*** Record excerpts ***
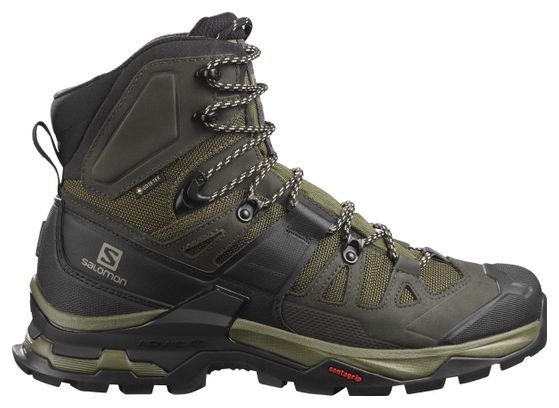 Chaussures de Randonnée Salomon Quest 4 GTX Khaki Noir Homme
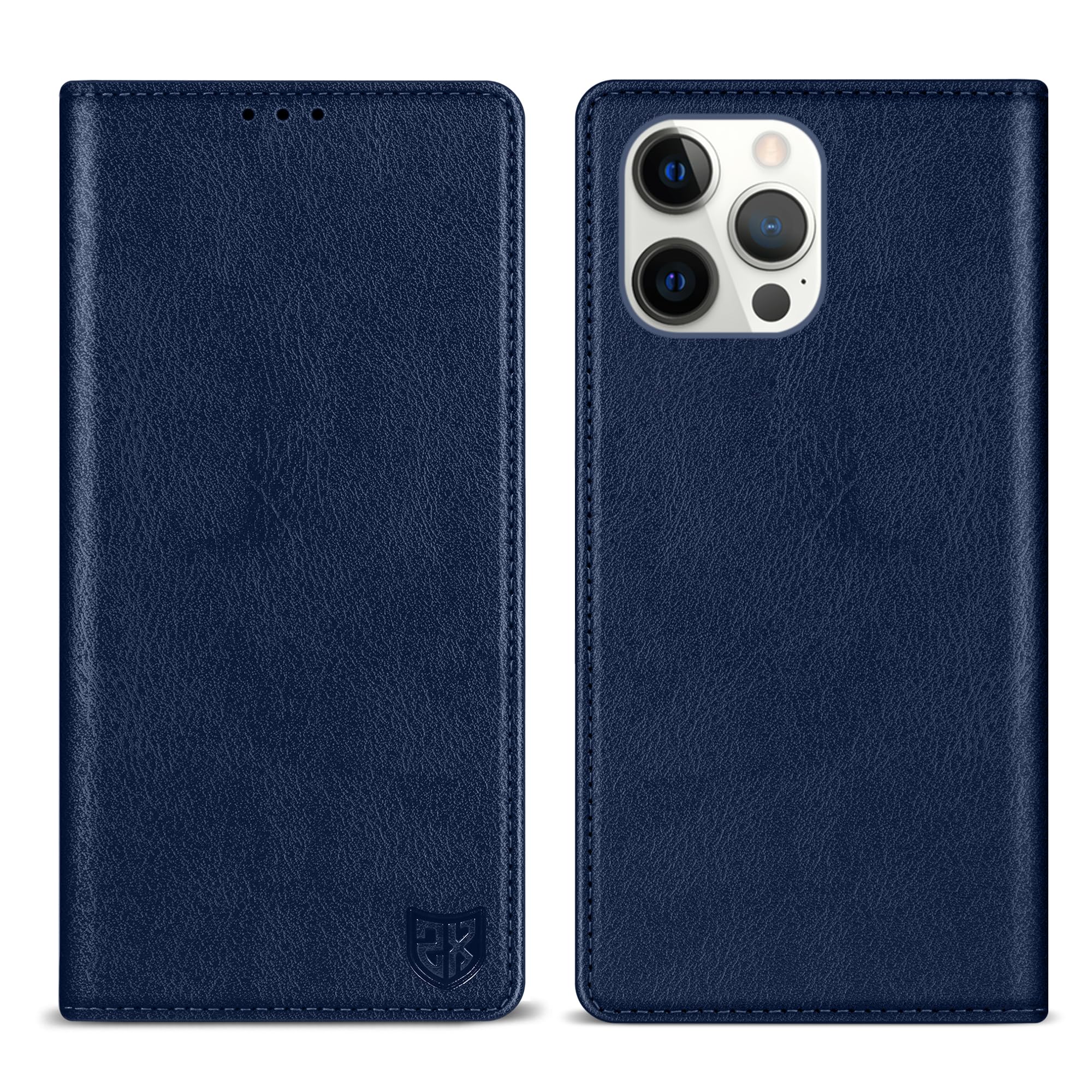 Photo 1 of ZZXX for iPhone 13 Pro Max Wallet Case with [RFID Blocking] Card Slot Stand Strong Magnetic Leather Flip Fold Protective Phone Case for iPhone 13 Pro Max Case Wallet(Blue-6.7 inch)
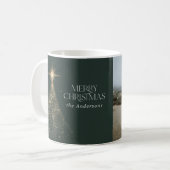 Mug Parties scintillant d'or brillant vert moderne pho (Devant gauche)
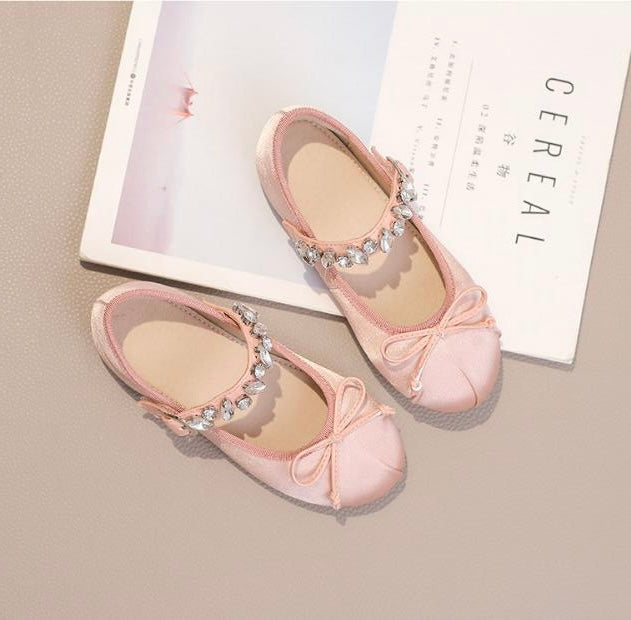 Pearled Ballerinas - Pink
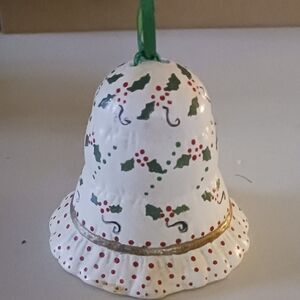 Handmade Handpainted Ceramic Bell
*** End of Record excerpts ***
Write out each line of the data above word for word, leaving the pictures out.

§ Finished exercise
 Chaussures de Randonnée Salomon Quest 4 GTX Khaki Noir Homme
 Photo 1 of ZZXX for iPhone 13 Pro Max Wallet Case with [RFID Blocking] Card Slot Stand Strong Magnetic Leather Flip Fold Protective Phone Case for iPhone 13 Pro Max Case Wallet(Blue-6.7 inch)
 Mug Parties scintillant d'or brillant vert moderne pho (Devant gauche)
 Pearled Ballerinas - Pink
 Handmade Handpainted Ceramic Bell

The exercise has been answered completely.